● **Your task**
The records appear below. Repeat them exactly.

[[ Exercise material, beginning ]]

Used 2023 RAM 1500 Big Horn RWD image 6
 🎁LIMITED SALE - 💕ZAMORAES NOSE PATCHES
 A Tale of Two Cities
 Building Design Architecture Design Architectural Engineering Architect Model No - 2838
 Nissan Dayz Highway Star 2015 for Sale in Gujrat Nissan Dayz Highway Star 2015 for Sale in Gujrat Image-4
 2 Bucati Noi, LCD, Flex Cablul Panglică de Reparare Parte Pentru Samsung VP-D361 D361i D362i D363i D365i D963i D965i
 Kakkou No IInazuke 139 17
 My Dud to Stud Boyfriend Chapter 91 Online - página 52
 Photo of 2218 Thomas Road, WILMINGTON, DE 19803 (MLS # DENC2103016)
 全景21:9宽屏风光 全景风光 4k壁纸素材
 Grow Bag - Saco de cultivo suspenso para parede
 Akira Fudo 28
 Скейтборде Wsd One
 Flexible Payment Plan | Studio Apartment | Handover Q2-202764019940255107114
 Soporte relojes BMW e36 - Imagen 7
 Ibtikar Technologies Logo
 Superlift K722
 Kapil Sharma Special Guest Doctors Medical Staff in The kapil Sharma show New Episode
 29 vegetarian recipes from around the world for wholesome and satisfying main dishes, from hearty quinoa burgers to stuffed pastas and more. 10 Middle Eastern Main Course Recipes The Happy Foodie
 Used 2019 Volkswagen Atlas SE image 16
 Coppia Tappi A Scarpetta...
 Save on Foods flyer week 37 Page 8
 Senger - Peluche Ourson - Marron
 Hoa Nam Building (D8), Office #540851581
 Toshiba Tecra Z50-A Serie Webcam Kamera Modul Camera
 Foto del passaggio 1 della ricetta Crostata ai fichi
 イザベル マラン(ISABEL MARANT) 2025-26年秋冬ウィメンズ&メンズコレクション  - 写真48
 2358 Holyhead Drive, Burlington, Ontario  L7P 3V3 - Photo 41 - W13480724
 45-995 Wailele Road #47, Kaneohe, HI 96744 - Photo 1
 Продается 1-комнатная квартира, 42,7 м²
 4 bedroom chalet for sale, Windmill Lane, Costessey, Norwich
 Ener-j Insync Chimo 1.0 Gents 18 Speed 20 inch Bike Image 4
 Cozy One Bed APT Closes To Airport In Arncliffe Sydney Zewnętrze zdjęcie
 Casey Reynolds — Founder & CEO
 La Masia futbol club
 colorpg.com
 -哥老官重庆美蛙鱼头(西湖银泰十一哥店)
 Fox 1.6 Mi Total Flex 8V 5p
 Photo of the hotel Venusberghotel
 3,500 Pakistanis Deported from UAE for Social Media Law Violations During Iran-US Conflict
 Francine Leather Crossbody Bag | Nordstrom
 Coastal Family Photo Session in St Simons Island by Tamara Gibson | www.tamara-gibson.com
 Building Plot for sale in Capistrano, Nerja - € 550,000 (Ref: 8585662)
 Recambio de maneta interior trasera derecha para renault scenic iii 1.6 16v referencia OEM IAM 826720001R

[[ Exercise material, end ]]

● **Answer to the exercise**
Used 2023 RAM 1500 Big Horn RWD image 6
 🎁LIMITED SALE - 💕ZAMORAES NOSE PATCHES
 A Tale of Two Cities
 Building Design Architecture Design Architectural Engineering Architect Model No - 2838
 Nissan Dayz Highway Star 2015 for Sale in Gujrat Nissan Dayz Highway Star 2015 for Sale in Gujrat Image-4
 2 Bucati Noi, LCD, Flex Cablul Panglică de Reparare Parte Pentru Samsung VP-D361 D361i D362i D363i D365i D963i D965i
 Kakkou No IInazuke 139 17
 My Dud to Stud Boyfriend Chapter 91 Online - página 52
 Photo of 2218 Thomas Road, WILMINGTON, DE 19803 (MLS # DENC2103016)
 全景21:9宽屏风光 全景风光 4k壁纸素材
 Grow Bag - Saco de cultivo suspenso para parede
 Akira Fudo 28
 Скейтборде Wsd One
 Flexible Payment Plan | Studio Apartment | Handover Q2-202764019940255107114
 Soporte relojes BMW e36 - Imagen 7
 Ibtikar Technologies Logo
 Superlift K722
 Kapil Sharma Special Guest Doctors Medical Staff in The kapil Sharma show New Episode
 29 vegetarian recipes from around the world for wholesome and satisfying main dishes, from hearty quinoa burgers to stuffed pastas and more. 10 Middle Eastern Main Course Recipes The Happy Foodie
 Used 2019 Volkswagen Atlas SE image 16
 Coppia Tappi A Scarpetta...
 Save on Foods flyer week 37 Page 8
 Senger - Peluche Ourson - Marron
 Hoa Nam Building (D8), Office #540851581
 Toshiba Tecra Z50-A Serie Webcam Kamera Modul Camera
 Foto del passaggio 1 della ricetta Crostata ai fichi
 イザベル マラン(ISABEL MARANT) 2025-26年秋冬ウィメンズ&メンズコレクション  - 写真48
 2358 Holyhead Drive, Burlington, Ontario  L7P 3V3 - Photo 41 - W13480724
 45-995 Wailele Road #47, Kaneohe, HI 96744 - Photo 1
 Продается 1-комнатная квартира, 42,7 м²
 4 bedroom chalet for sale, Windmill Lane, Costessey, Norwich
 Ener-j Insync Chimo 1.0 Gents 18 Speed 20 inch Bike Image 4
 Cozy One Bed APT Closes To Airport In Arncliffe Sydney Zewnętrze zdjęcie
 Casey Reynolds — Founder & CEO
 La Masia futbol club
 colorpg.com
 -哥老官重庆美蛙鱼头(西湖银泰十一哥店)
 Fox 1.6 Mi Total Flex 8V 5p
 Photo of the hotel Venusberghotel
 3,500 Pakistanis Deported from UAE for Social Media Law Violations During Iran-US Conflict
 Francine Leather Crossbody Bag | Nordstrom
 Coastal Family Photo Session in St Simons Island by Tamara Gibson | www.tamara-gibson.com
 Building Plot for sale in Capistrano, Nerja - € 550,000 (Ref: 8585662)
 Recambio de maneta interior trasera derecha para renault scenic iii 1.6 16v referencia OEM IAM 826720001R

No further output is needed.